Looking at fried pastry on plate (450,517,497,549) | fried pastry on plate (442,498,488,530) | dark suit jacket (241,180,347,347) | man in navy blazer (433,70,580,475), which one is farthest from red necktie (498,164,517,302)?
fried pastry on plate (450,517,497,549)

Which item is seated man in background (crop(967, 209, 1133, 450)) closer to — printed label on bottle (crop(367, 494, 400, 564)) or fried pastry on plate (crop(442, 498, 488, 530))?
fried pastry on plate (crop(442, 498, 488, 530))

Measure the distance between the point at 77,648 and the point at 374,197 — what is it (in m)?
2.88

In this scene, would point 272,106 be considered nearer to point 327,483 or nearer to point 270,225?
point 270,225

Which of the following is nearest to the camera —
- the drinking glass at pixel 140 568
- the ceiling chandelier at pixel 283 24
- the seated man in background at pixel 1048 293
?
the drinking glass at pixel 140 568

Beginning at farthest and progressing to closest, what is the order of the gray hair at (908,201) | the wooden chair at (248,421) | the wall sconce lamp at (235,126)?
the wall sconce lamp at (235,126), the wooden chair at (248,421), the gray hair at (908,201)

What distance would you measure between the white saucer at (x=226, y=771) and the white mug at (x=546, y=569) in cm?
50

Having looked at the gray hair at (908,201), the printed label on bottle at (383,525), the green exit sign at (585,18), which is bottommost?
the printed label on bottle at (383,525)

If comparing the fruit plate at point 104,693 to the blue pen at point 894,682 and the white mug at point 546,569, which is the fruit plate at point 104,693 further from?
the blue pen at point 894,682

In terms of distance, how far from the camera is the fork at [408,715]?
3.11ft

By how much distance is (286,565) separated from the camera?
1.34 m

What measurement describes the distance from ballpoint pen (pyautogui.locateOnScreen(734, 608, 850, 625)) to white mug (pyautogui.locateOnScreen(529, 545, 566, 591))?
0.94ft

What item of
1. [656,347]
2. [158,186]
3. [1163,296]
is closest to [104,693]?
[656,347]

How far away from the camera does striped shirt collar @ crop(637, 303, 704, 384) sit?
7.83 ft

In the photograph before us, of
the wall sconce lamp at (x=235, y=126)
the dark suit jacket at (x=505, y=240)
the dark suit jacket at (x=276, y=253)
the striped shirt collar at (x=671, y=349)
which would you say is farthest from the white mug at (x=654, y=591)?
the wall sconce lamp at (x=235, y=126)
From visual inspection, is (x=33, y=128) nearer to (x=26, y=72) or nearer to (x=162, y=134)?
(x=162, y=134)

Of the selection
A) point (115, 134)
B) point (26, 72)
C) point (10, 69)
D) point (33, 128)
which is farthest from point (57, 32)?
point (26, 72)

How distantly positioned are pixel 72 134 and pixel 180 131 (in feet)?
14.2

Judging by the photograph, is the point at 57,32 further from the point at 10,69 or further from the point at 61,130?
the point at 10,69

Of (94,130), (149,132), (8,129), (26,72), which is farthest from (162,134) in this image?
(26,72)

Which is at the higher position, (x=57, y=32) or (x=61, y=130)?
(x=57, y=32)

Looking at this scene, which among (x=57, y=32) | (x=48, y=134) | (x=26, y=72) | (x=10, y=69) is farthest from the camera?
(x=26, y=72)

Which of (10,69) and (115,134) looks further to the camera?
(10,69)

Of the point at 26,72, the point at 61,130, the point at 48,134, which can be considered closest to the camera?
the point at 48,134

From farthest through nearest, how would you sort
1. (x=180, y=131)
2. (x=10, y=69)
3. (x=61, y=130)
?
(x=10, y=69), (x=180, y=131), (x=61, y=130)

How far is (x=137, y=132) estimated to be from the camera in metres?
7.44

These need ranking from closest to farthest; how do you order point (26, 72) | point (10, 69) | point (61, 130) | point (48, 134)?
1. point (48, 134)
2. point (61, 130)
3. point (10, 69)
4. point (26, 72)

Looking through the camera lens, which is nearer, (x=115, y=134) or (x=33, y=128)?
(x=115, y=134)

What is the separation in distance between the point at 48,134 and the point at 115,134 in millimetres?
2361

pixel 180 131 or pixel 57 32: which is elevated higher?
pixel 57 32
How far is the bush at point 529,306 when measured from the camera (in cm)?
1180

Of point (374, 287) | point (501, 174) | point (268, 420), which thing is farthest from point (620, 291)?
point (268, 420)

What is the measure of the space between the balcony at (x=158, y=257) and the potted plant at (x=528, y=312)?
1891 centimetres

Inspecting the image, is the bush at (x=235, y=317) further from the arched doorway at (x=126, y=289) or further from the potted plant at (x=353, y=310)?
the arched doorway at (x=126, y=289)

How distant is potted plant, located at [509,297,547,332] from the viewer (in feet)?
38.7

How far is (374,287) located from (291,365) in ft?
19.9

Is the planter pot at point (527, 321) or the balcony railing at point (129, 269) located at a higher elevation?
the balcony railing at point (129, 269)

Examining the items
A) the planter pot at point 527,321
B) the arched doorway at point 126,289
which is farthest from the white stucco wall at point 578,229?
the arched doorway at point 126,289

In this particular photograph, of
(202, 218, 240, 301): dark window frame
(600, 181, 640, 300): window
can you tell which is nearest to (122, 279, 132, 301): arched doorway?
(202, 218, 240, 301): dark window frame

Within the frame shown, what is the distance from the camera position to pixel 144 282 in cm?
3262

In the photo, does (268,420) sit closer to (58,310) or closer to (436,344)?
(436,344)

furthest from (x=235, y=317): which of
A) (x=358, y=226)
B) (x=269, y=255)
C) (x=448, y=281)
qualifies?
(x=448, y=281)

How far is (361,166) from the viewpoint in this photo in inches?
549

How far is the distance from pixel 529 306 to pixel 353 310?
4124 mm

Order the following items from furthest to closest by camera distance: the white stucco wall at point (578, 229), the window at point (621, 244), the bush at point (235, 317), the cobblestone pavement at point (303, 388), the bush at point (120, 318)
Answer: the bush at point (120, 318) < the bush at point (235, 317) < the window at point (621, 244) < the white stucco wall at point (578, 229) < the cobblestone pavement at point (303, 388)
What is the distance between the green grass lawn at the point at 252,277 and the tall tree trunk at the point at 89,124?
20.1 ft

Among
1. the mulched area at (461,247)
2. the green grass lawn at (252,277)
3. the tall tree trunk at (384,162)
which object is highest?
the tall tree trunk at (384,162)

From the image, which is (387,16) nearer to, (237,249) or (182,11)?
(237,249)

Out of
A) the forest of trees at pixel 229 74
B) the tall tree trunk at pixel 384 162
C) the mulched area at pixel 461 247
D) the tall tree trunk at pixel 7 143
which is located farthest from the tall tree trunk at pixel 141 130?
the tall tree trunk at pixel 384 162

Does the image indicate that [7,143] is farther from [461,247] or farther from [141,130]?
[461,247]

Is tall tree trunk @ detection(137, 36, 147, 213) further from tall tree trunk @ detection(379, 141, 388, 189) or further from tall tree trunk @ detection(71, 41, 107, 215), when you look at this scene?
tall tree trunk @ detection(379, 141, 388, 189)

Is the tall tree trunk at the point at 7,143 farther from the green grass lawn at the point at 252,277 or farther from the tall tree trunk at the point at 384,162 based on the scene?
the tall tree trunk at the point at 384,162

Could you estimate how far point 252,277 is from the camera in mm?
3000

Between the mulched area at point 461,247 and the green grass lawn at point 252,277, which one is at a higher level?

========

Go back to the data above and please quote exactly, and only, the lines from the line with "Is tall tree" through its last line.

▶ **Output of the task**
Is tall tree trunk @ detection(137, 36, 147, 213) further from tall tree trunk @ detection(379, 141, 388, 189) or further from tall tree trunk @ detection(71, 41, 107, 215), when you look at this scene?
tall tree trunk @ detection(379, 141, 388, 189)

Is the tall tree trunk at the point at 7,143 farther from the green grass lawn at the point at 252,277 or farther from the tall tree trunk at the point at 384,162 based on the scene?
the tall tree trunk at the point at 384,162

Could you estimate how far point 252,277 is from the camera in mm?
3000

Between the mulched area at point 461,247 and the green grass lawn at point 252,277, which one is at a higher level?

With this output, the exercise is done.